We all consume a fair amount of visual and auditory media, even as a group of people affiliated with higher education, and who elect to participate in a weekly writing group. Generally, we agreed with Marriott that this does not enable the same kind of thinking that reading does. In his interview with Think, Marriott describes the process through which a philosophical text is written. An author develops an idea, puts it down on paper, reads what they have written, and writes in response to what they’ve read. If the same author were to dictate their ideas, rather than developing them on paper, they risk losing the thread entirely. It is the act of reading and writing that enables the development of complex thought.
We examined this situation from the perspective of the listener and agreed that auditory content has a contentious relationship to thought. For one thing, they’re competing for real-estate.

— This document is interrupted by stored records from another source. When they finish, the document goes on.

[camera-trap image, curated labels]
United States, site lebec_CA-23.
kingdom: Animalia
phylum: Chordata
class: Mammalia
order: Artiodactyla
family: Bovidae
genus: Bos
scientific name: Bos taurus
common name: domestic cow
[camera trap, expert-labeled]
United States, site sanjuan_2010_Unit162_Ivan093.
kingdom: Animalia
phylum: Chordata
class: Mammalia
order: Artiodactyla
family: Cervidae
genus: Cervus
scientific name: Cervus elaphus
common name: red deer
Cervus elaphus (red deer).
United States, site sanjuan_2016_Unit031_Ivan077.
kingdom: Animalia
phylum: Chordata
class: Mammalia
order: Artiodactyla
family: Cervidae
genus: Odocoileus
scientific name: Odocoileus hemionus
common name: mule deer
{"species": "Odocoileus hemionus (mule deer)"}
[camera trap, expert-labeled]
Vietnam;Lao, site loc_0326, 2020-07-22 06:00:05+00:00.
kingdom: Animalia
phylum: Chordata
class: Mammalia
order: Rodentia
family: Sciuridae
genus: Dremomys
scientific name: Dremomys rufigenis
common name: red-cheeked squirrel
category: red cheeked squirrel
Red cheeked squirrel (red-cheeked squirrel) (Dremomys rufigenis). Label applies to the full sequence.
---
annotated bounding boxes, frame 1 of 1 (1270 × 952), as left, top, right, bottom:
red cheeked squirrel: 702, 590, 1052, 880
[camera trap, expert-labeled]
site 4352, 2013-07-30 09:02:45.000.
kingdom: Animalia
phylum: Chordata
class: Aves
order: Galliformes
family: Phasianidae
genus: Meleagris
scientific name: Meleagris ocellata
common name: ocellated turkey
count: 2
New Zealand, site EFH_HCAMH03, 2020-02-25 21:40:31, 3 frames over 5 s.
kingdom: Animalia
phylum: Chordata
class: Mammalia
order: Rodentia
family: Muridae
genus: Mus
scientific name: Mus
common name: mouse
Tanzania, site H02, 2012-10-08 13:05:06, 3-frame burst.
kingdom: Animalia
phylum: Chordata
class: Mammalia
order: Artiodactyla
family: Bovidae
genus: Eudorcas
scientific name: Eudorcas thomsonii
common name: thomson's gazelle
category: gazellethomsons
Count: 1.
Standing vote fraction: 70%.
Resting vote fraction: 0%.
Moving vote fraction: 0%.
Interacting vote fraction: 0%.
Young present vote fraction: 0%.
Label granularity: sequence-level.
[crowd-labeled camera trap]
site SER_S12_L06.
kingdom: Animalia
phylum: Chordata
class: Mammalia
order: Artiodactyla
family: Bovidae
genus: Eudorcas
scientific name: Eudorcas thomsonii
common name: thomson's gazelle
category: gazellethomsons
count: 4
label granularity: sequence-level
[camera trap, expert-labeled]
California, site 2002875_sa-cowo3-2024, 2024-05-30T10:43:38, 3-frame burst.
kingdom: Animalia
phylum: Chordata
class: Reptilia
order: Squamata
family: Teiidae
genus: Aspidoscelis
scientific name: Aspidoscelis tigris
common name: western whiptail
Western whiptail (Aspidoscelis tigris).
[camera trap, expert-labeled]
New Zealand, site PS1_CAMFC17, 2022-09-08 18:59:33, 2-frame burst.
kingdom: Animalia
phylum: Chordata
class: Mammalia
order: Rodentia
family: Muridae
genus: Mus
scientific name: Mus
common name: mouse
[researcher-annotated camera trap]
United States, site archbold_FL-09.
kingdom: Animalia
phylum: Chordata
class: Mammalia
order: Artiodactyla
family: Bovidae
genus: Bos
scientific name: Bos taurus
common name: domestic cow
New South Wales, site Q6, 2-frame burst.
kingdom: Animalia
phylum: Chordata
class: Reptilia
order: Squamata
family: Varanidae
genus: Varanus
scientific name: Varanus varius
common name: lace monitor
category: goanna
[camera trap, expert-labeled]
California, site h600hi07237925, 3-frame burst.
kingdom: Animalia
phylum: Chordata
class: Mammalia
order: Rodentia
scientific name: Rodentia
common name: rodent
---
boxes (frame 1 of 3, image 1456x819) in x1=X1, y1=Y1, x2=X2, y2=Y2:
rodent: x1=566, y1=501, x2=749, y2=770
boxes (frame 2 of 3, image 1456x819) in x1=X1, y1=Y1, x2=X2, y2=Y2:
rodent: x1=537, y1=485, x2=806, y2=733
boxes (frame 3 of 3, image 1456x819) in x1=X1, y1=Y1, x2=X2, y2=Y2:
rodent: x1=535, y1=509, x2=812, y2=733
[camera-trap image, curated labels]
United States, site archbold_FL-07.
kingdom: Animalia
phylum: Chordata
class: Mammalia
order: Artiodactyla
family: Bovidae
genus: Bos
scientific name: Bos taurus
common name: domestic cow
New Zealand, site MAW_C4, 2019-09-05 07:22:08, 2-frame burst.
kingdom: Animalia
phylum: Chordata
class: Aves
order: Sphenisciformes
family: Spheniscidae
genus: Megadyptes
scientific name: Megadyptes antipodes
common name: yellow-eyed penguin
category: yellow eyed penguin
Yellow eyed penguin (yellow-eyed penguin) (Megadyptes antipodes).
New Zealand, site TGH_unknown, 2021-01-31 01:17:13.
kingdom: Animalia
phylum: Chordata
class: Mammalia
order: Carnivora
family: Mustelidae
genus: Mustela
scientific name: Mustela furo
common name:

Podcasts can occupy the mind while you do things you’d rather not do. This poses risks, in part because obligatory tasks are not evenly distributed under capitalism. There are people who spend whole days engaged in tasks they’d like to dissociate from and others with the means to outsource this labor. In this context, the gestures of listening to a podcast become whichever gesture you’d like to forget about, like exercising, driving, or packing boxes in an Amazon warehouse for 10 hours a day. Here, we encounter the risk that one will spend such an enormous amount of time listening to podcasts that they eventually stumble upon ill-intentioned, disinformed, or hateful content. Quarantine to an individual listener through a pair of headphones, and without the critical distance that reading provides, antisocial ideas are given all the more fertile ground.
Still, I feel compelled to extend some empathy to chronic podcast listeners, and not just because I am one. This habit seems to be directly informed but the amount of dreary bullshit people are compelled to do nowadays. I’m reminded of Gravity and Grace, and Simone Weil’s concept of attention. Attention, which Weil describes as “the rarest and purest form of generosity,” allows one to observe the world without prejudice, through an act of extreme presence. After working in factories throughout Paris, Weil discovered that industrialized work threatens this capacity. She writes, “Workers need poetry more than bread. They need that their life should be a poem. They need some light from eternity.” Perhaps, when a poem is not available, a podcast will have to suffice. But I’m not saying that this is a good thing.